Metafisika yang secara tradisional adalah penegasan asas eksistensial bagi kemungkinan segala sesuatu berubah menjadi perkara epistemologis. Alih-alih sebagai landasan, ia malah dilandasi oleh sesuatu yang justru melandasinya. Keraguan-keberpikiran dianggap posisi subprem ketimbang eksistensi peragu dan pemikirnya. Hingga kemudian absolusitas (eksistensi sebagai landasan) serta merta terhinggapi penyakit skeptis sehingga segalanya nampak relatif.
Hukum kenyataan sebagai hal independen pada realitas tereduksi sedemikian rupa pada konstruksi nalar. Sehingga nalar menjadi ukuran keberadaan dan kebenaran. Kenyataan hakiki sebagai kenyataan mesti beralas pada konsepsi. Praktis dengan pola berpikir model ini, kenyataan bukan sesuatu pada dirinya melainkan apa yang kita sebut sebagai kenyataan. Dunia bukanlah dunia melainkan apa yang kita pahami sebagai dunia. Ide tentang Tuhan pun harus tereduksi dalam kalkulasi konseptual, apakah Dia Ada atau tidak.
Namun begitu, semangat modernisme pemikiran filosofis sebagaimana yang terselebrasi di era renaisan di atas, memberi suatu noktah penting akan arti emansipasi dan liberasi nilai-nilai kemanusiaan. Bahwa bagaimanapun manusia mesti diberi ruang bebas dalam menemukan kebenaran. Karena kebenaran yang bertumpu pada dogmatisme potensial menyingkirkan harkat kemanusiaan sebagai subyek pelaku sejarah, alih-alih ia menjadi obyek sejarah.

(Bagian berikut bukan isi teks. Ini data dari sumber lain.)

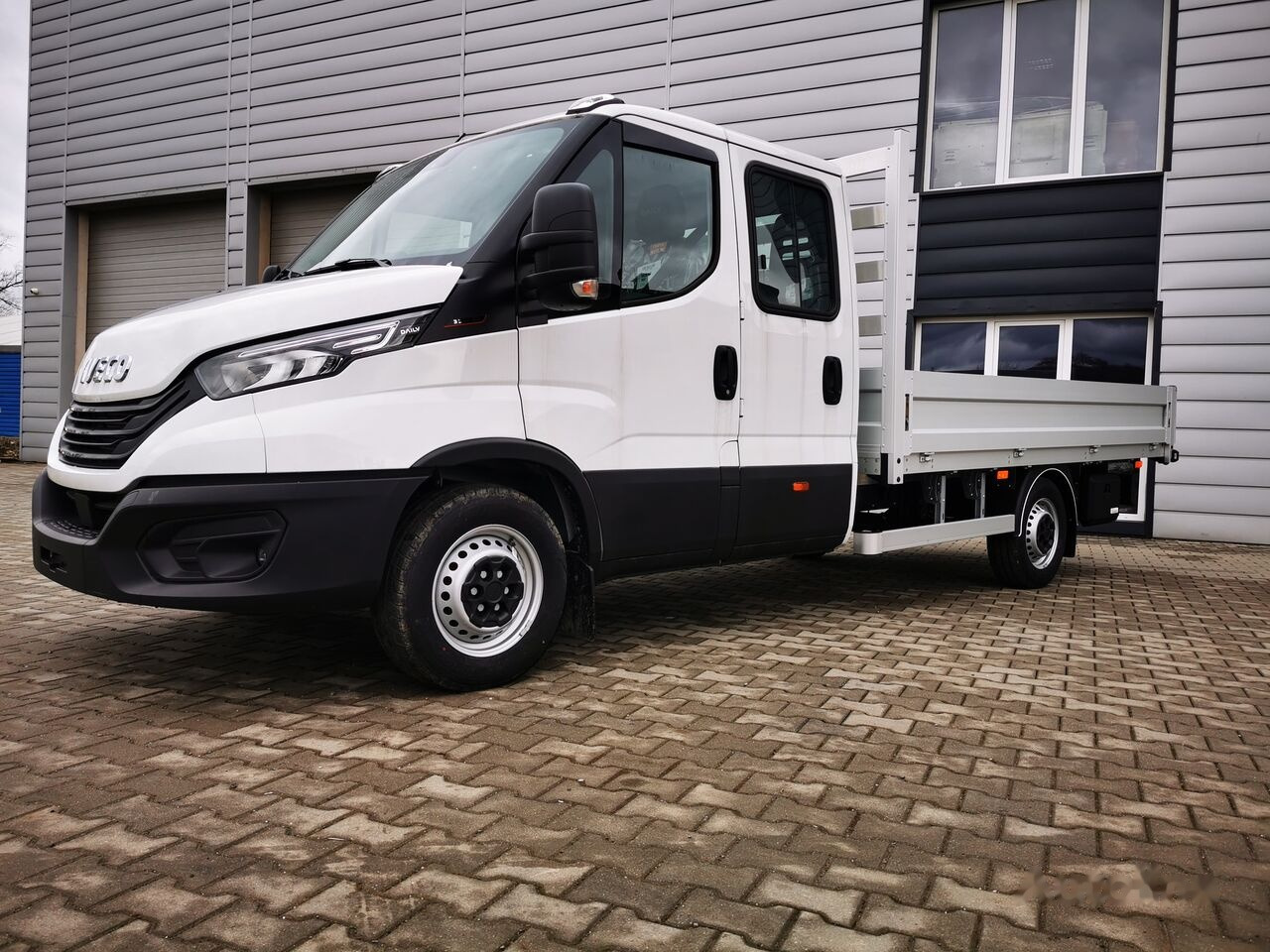 IVECO Daily 180KM r. oś 4100 - Platós kisteherautó: 4 kép. IVECO Daily 180KM r. oś 4100 - Platós kisteherautó: 4 kép.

Sejarah munculnya renaisans di Barat memahamkan kita bahwa sejarah manusia akan selalu menjadi sejarah tentang diri yang akan terus mencari bentuknya di alam kenyataan sesuai tantangan ruang dan waktu. Karenanya pula, segala jenis gagasan filosofis pada akhirnya akan ditantang untuk membuktikan kontribusinya pada kemanusiaan di hadapan sejarah.